-- Task details --
Everything in the entries below except the pictures must be returned exactly.

-- Source records --

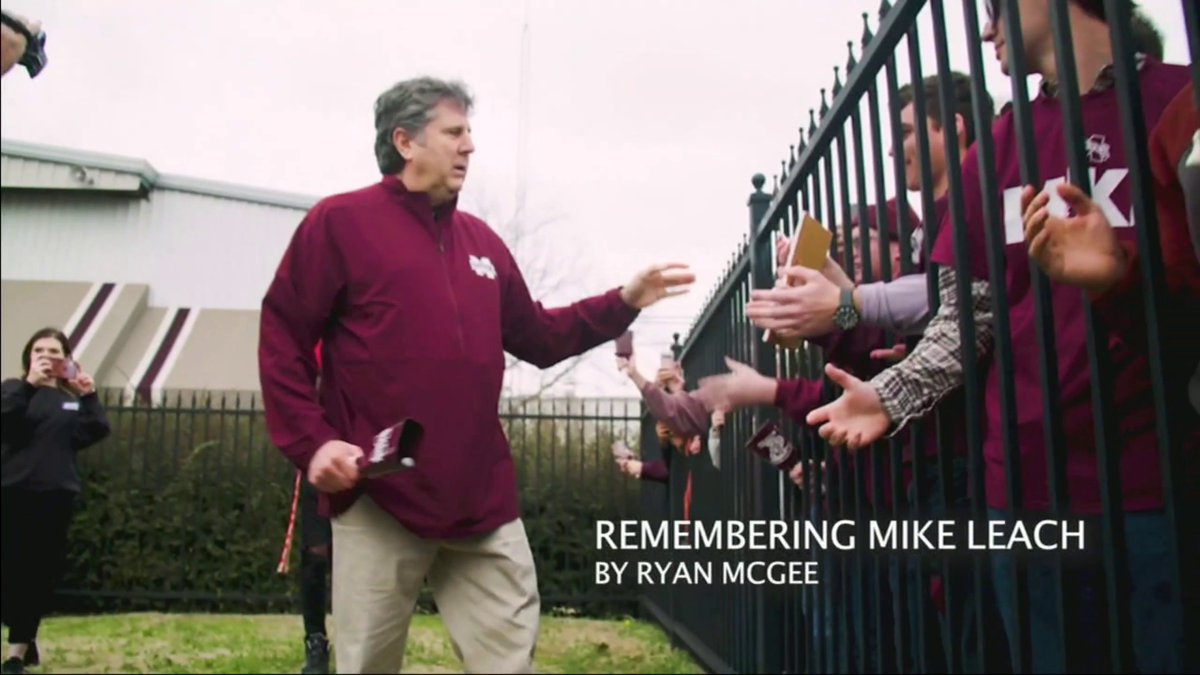 Remembering Mike Leach ❤️ Ryan McGee | Mississippi State Football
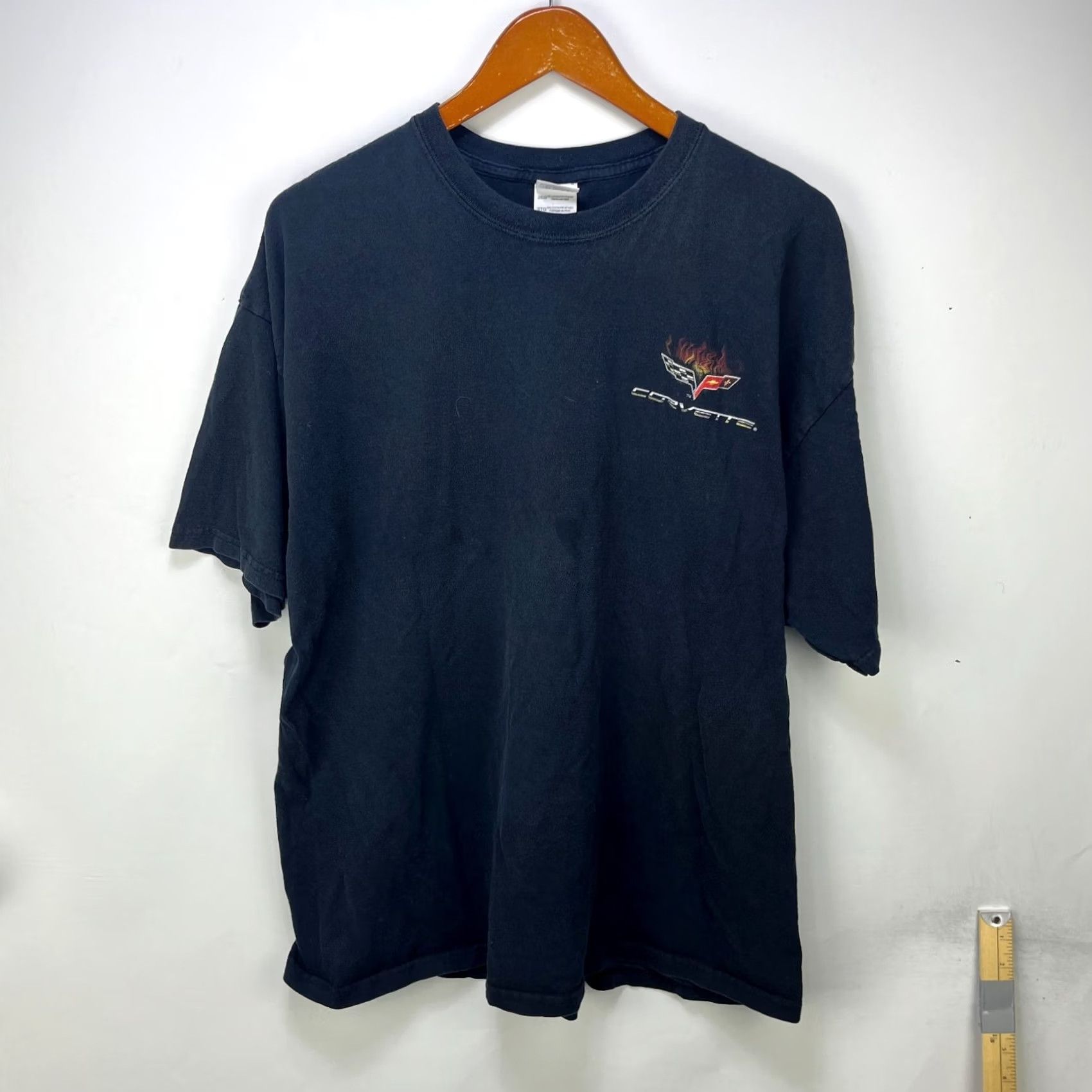 Vintage VINTAGE Chevrolet Corvette C6 Flames Racing T Shirt 2XL Size US XXL / EU 58 / 5 - 3 Thumbnail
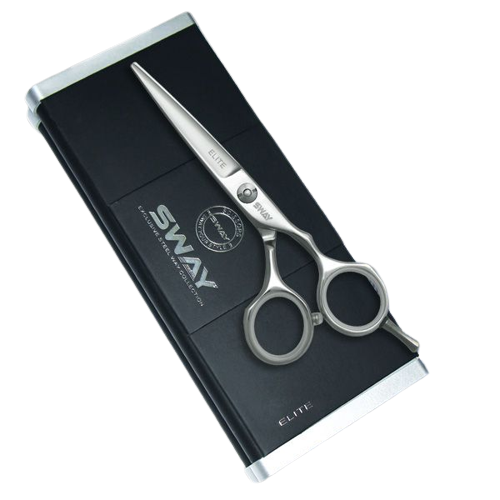 Прямые парикмахерские ножницы для стрижки волос Sway Elite 5 размер 110 20250 фото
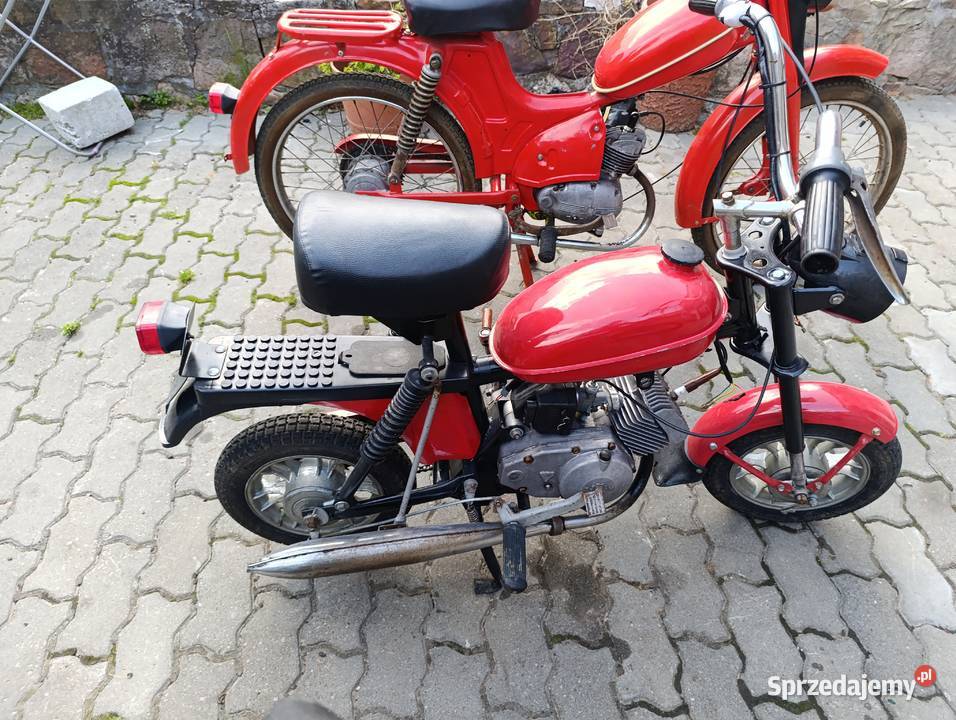 Romet komarmotorynkaogar pakiet
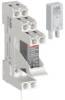 ABB 1SVR405601R3110 CR-P230AC2SS92CV Interface-Relais, komplett mit Sockel, Funktionsmodul und Halter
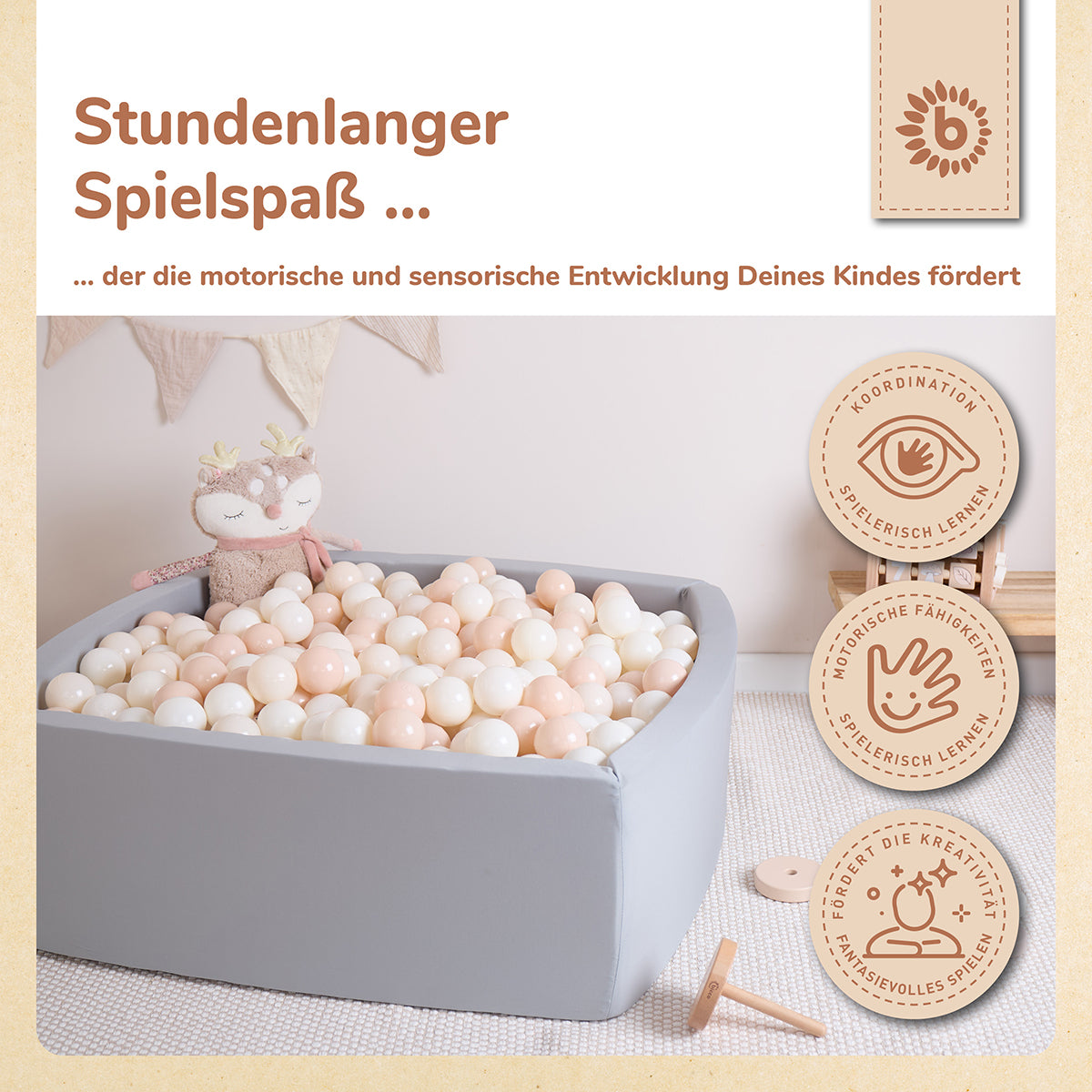 Palline Vintage Flowers 100 pezzi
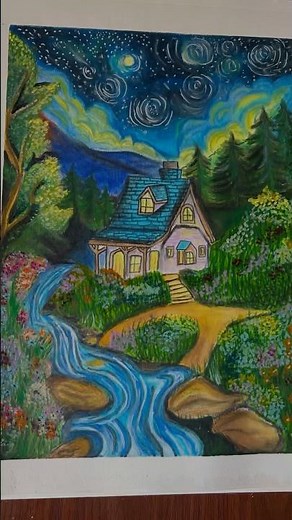 Realistic 3D Nature Sketch |Stunning Optical Illusion Art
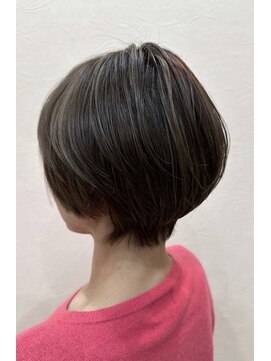 トウカ 船橋駅前店(TOUKA) 大人ショートボブ/丸みショートカット/マッシュショート[船橋駅]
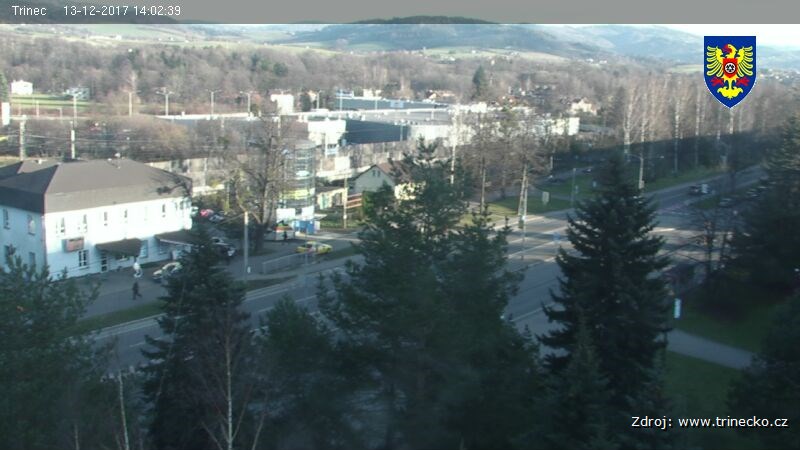 Třinec - Autobusová zastávka - náměstí T.G.M.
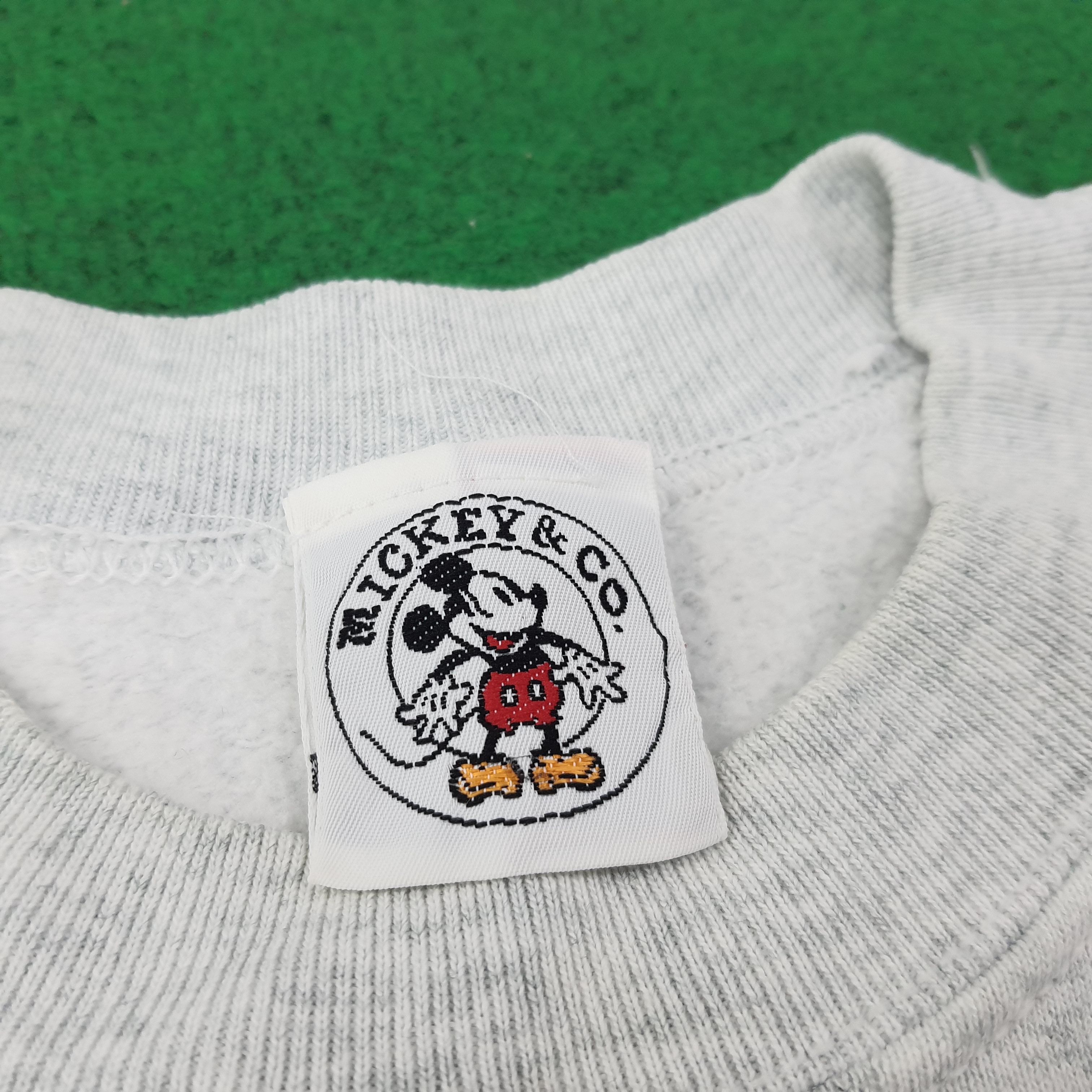 Mickey & Co. Vintage Mickey & Co. Mickey Mouse Golf Sweatshirt C256N15 Size US M / EU 48-50 / 2 - 4 Thumbnail
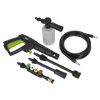 Pressure Washer with TSS & Rotablast® Nozzle 100bar 1200W/230V
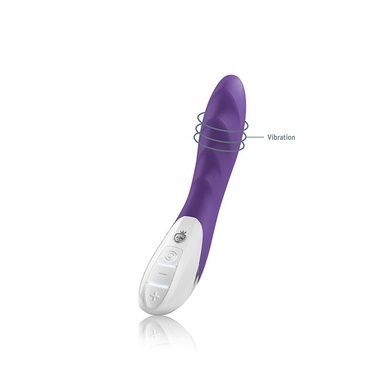 Вібратор Mystim Sassy Simon Purple SO3468 фото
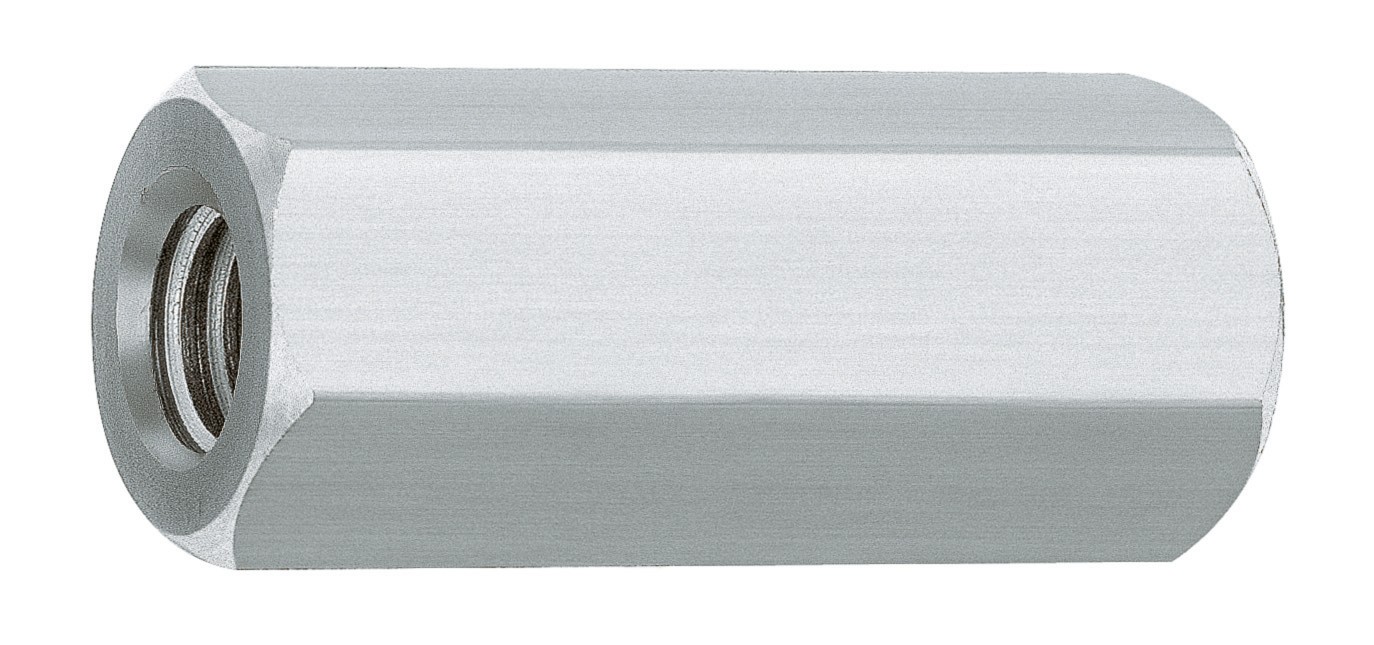 JATKOMUTTERI AV24 ~DIN6334 ZN M16X48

-- Solution to this exercise --
 Remembering Mike Leach ❤️ Ryan McGee | Mississippi State Football
 Vintage VINTAGE Chevrolet Corvette C6 Flames Racing T Shirt 2XL Size US XXL / EU 58 / 5 - 3 Thumbnail
 Прямые парикмахерские ножницы для стрижки волос Sway Elite 5 размер 110 20250 фото
 Romet komarmotorynkaogar pakiet
 ABB 1SVR405601R3110 CR-P230AC2SS92CV Interface-Relais, komplett mit Sockel, Funktionsmodul und Halter
 Palline Vintage Flowers 100 pezzi
 Realistic 3D Nature Sketch |Stunning Optical Illusion Art
 トウカ 船橋駅前店(TOUKA) 大人ショートボブ/丸みショートカット/マッシュショート[船橋駅]
 Třinec - Autobusová zastávka - náměstí T.G.M.
 Mickey & Co. Vintage Mickey & Co. Mickey Mouse Golf Sweatshirt C256N15 Size US M / EU 48-50 / 2 - 4 Thumbnail
 Pressure Washer with TSS & Rotablast® Nozzle 100bar 1200W/230V
 Вібратор Mystim Sassy Simon Purple SO3468 фото
 JATKOMUTTERI AV24 ~DIN6334 ZN M16X48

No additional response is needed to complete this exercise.